Insufficient reporting quality in large language model studies in the field of radiology.
Authors
Affiliations (8)
Affiliations (8)
- Department of Radiology, Research Institute of Radiological Science and Center for Clinical Imaging Data Science, Yonsei University College of Medicine, Seoul, Republic of Korea.
- Department of Radiology, Seoul National University Bundang Hospital, Seoul National University College of Medicine, Seongnam, Republic of Korea.
- Department of Artificial Intelligence, Graduate School of Medicine, Osaka Metropolitan University, Osaka, Japan.
- Department of Radiology and Research Institute of Radiology, Asan Medical Center, University of Ulsan College of Medicine, Seoul, Republic of Korea.
- Department of Medical Science, Asan Medical Institute of Convergence Science and Technology, Asan Medical Center, University of Ulsan College of Medicine, Seoul, Republic of Korea.
- Department of Internal Medicine, Asan Medical Center, University of Ulsan College of Medicine, Seoul, Republic of Korea.
- Department of Pulmonology, Shihwa Medical Center, Siheung, Republic of Korea.
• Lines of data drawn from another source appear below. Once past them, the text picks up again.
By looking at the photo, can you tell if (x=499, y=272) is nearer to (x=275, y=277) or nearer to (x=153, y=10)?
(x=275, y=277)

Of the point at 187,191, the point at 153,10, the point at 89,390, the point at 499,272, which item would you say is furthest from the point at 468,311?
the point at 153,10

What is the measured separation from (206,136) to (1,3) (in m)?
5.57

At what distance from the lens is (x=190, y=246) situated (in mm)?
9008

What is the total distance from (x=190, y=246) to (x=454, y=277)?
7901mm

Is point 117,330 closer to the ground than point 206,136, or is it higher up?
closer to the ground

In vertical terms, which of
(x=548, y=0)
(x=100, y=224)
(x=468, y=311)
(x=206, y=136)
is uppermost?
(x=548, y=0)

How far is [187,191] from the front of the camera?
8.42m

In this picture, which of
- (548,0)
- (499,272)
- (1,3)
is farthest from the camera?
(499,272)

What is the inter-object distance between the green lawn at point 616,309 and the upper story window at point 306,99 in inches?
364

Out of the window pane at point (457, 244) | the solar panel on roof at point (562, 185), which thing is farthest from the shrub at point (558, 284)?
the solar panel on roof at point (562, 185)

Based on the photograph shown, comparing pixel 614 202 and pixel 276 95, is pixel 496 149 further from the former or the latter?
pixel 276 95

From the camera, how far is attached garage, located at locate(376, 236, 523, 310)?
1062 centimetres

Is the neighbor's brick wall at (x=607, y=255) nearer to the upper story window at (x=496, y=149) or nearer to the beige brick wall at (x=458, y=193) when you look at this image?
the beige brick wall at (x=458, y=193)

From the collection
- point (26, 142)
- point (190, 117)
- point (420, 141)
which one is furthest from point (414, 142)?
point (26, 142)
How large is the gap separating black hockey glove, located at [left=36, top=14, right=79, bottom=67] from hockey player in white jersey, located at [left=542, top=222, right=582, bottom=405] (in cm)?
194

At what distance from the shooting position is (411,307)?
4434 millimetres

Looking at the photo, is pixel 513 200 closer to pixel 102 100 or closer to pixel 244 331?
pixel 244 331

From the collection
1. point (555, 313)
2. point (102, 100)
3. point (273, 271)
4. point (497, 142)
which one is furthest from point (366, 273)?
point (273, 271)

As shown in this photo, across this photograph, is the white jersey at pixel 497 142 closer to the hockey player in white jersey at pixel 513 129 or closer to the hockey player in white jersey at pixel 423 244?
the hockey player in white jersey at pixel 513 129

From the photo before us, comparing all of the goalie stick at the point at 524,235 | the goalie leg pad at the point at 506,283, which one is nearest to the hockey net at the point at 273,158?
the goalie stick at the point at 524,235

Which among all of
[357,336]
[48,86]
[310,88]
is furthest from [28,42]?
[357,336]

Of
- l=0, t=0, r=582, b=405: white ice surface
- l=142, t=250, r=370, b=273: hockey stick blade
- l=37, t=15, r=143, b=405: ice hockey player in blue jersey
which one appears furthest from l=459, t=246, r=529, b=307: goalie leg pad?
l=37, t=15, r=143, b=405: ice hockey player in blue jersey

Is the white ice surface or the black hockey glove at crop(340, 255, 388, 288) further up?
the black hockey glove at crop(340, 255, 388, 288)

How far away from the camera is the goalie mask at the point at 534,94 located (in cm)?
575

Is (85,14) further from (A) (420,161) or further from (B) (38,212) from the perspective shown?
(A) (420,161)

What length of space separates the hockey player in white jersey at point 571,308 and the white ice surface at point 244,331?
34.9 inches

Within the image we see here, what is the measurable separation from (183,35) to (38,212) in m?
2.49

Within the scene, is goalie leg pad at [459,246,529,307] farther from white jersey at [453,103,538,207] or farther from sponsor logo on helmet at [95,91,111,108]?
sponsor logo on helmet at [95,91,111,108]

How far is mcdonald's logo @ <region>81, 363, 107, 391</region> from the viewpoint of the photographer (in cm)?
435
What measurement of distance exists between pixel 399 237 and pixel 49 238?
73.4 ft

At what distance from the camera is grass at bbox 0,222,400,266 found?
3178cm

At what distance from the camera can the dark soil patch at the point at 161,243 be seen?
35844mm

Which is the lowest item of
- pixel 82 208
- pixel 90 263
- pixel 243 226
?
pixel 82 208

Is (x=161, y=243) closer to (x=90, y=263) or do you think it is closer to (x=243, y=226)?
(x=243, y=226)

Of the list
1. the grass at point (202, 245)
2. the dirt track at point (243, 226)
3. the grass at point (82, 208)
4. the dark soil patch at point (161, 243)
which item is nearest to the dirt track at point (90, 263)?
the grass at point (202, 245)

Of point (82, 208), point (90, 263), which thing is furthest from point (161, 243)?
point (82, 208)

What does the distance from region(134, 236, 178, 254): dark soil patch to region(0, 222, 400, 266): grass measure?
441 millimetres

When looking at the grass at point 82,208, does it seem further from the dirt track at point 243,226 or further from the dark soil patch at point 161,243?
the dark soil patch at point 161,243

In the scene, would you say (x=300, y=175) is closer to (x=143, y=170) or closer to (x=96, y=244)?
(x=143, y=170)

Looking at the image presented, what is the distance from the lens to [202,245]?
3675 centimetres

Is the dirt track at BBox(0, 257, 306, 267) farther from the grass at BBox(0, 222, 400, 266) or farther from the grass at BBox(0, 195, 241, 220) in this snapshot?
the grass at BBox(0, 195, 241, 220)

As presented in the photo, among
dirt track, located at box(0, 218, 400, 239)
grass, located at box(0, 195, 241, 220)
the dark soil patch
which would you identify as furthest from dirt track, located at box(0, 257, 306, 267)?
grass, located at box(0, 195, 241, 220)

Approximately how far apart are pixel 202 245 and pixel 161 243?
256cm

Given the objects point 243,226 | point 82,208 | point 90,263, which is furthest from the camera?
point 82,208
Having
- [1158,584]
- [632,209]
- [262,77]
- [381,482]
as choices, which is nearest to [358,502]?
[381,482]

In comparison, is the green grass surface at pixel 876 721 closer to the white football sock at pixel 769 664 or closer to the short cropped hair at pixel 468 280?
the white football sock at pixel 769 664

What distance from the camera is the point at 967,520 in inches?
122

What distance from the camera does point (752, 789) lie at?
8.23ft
- Department of Radiology and Research Institute of Radiology, Asan Medical Center, University of Ulsan College of Medicine, Seoul, Republic of Korea. [email protected].
Abstract
Our systematic review aimed to evaluate the quality of reporting in research articles involving LLMs in the radiology field. After searching the PubMed-MEDLINE and EMBASE databases, a total of 246 eligible studies published between November 30, 2022, and December 31, 2024, were included. The analysis assessed the percentage of studies adhering to key elements required for LLM research, based on the MInimum reporting items for CLear Evaluation of Accuracy Reports of Large Language Models in healthcare (MI-CLEAR-LLM) and the Transparent Reporting of a Multivariable Model for Individual Prognosis Or Diagnosis-large language models (TRIPOD-LLM) checklists. Studies published before and after July 25, 2024, were compared using a chi-square test. The most common topic was performance evaluation of LLMs using radiologic cases (44.3%, 109/246), followed by radiology reporting (37.8%, 93/246). Although all studies reported LLM's name, only 27.6% (68/246) specified the model version, 35.8% (88/246) mentioned access date, and 25.2% (62/246) mentioned application programming interface usage. Full prompts were provided in 41.1% (101/246) of studies. Output probability-related issues, including the number of attempts (22.8%, 56/246) and factors such as temperature (16.7%, 41/246), were under-reported. These reporting insufficiencies persisted in studies published before and after July 25, 2024. Most studies assessing large language models in radiology lacked sufficient reporting of key elements required for large language model research. We recommend that authors strive to adhere to these elements to ensure transparency and improve the reproducibility of future studies. Our study highlighted the need for improved reporting quality and adherence to key elements to ensure transparent reporting and improve the reproducibility of future studies using large language models. Numerous studies on large language models (LLMs) in radiology lack standardized methodologies, leading to high variability and inconsistent reporting. Our review demonstrated insufficiency in key elements for LLM research, particularly in model details and output probability. Better reporting and adherence to key elements are essential for enhancing transparency and reproducibility in future LLM research.